Document passage:
AI vs. Human Intuition: Becoming the Stewards of Meaning

by | Jul 15, 2026 | EQ & Soft Skills Research, Leadership

My feeds are full of some version of the question, “What will humans do when AI does all our thinking for us?” Considering the perspectives I hear in this debate, I think the answer is that humans will learn to develop and rely on their intuition much more than we do today. So we should reframe the debate less as “AI vs. human” and more around “AI vs. human intuition.”

Key Takeaways

  • As AI absorbs the quantitative and algorithmic decisions, the human edge shifts to vision, goals, ethics, and values: becoming the stewards of meaning.
  • Intuition is more than a hunch. It’s pattern recognition across emotional, sensory, social, and spiritual signals machines can’t read, and it’s a skill leaders can build.
  • Most business cultures reward machine-supported strengths like efficiency and output. Leaders who can also name what’s worth doing, and why, will shape the future instead of ceding such vision to the machines.
  • Quantitatively strong people aren’t losing their value, but everyone, including them, will need to grow human-interface skills to lead well alongside AI.

Photo by Markus Winkler 

AI vs. humans: research and intention 

If you’ve been paying attention, you know the pundits believe that the productivity model of the future is a combination of human and AI strengths. As more and more people to find ways to use AI today (even if just as an enhanced Google search), we’re seeing that it is easy for AI to slip into human processes as a newly efficient tool. The harder question comes when AI agents become the decision-makers (circa…2027?). When that happens, humans may still make the big calls, but many of the choices we make today will be delegated to AI. 

So which decisions should stay with humans? The research seems fairly definitive: let AI handle the quantitative and algorithmic work, while humans own the decisions about vision, goals, ethics, and values. In tests of various decision-making combinations, this dual model outperformed both AI-only and human-expert-only decision-making.

Humans focusing on vision, goals, ethics, and values is an interesting way to think about our new place in the world. On the surface, it appears to mean that we get to stay in charge, setting targets and managing boundaries. But it goes deeper than that: the role of humanity going forward is to become the stewards of meaning. 

Meaning looks like answers to questions like these:

  • What world do we want to live in?
  • What and who matters, and how do we demonstrate that?
  • What friction belongs in the system?
  • What outcomes are worth the investment?

And to understand meaning, we have to learn to cultivate, trust, and use our intuition as a tool and skill set.

AI vs. Human Intuition: What is human intuition anyway?

Intuition is a pretty fuzzy concept for a lot of us. It is variously thought of as either completely separate from reality (e.g., psychic abilities) or merely a function of human pattern recognition based on deep, accumulated experience. While I’m not willing to completely dismiss the metaphysical, I am 100% sure about the pattern recognition, but probably not the way most people talk about it. 

The patterns that humans intuitively recognize are not merely mental or analytical, and this is where we get stuck in the AI vs. human debate. Computers are purely analytical in the patterns they can recognize, but humans perceive other kinds of patterns as well: emotional, sensory/physical, cultural/social, interpersonal, and spiritual.

Data provided:

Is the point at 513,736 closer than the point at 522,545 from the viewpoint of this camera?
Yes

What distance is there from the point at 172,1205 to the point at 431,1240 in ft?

Problems to solve:
1. According to the article on AI and human intuition, what did the dual model outperform in tests of various decision-making combinations?
2. Print the part of the article on AI and human intuition from "Meaning looks like" up to and including "talk about it.".

Answers by task:
1. It outperformed both AI-only and human-expert-only decision-making.

2.
Meaning looks like answers to questions like these:

  • What world do we want to live in?
  • What and who matters, and how do we demonstrate that?
  • What friction belongs in the system?
  • What outcomes are worth the investment?

And to understand meaning, we have to learn to cultivate, trust, and use our intuition as a tool and skill set.

AI vs. Human Intuition: What is human intuition anyway?

Intuition is a pretty fuzzy concept for a lot of us. It is variously thought of as either completely separate from reality (e.g., psychic abilities) or merely a function of human pattern recognition based on deep, accumulated experience. While I’m not willing to completely dismiss the metaphysical, I am 100% sure about the pattern recognition, but probably not the way most people talk about it.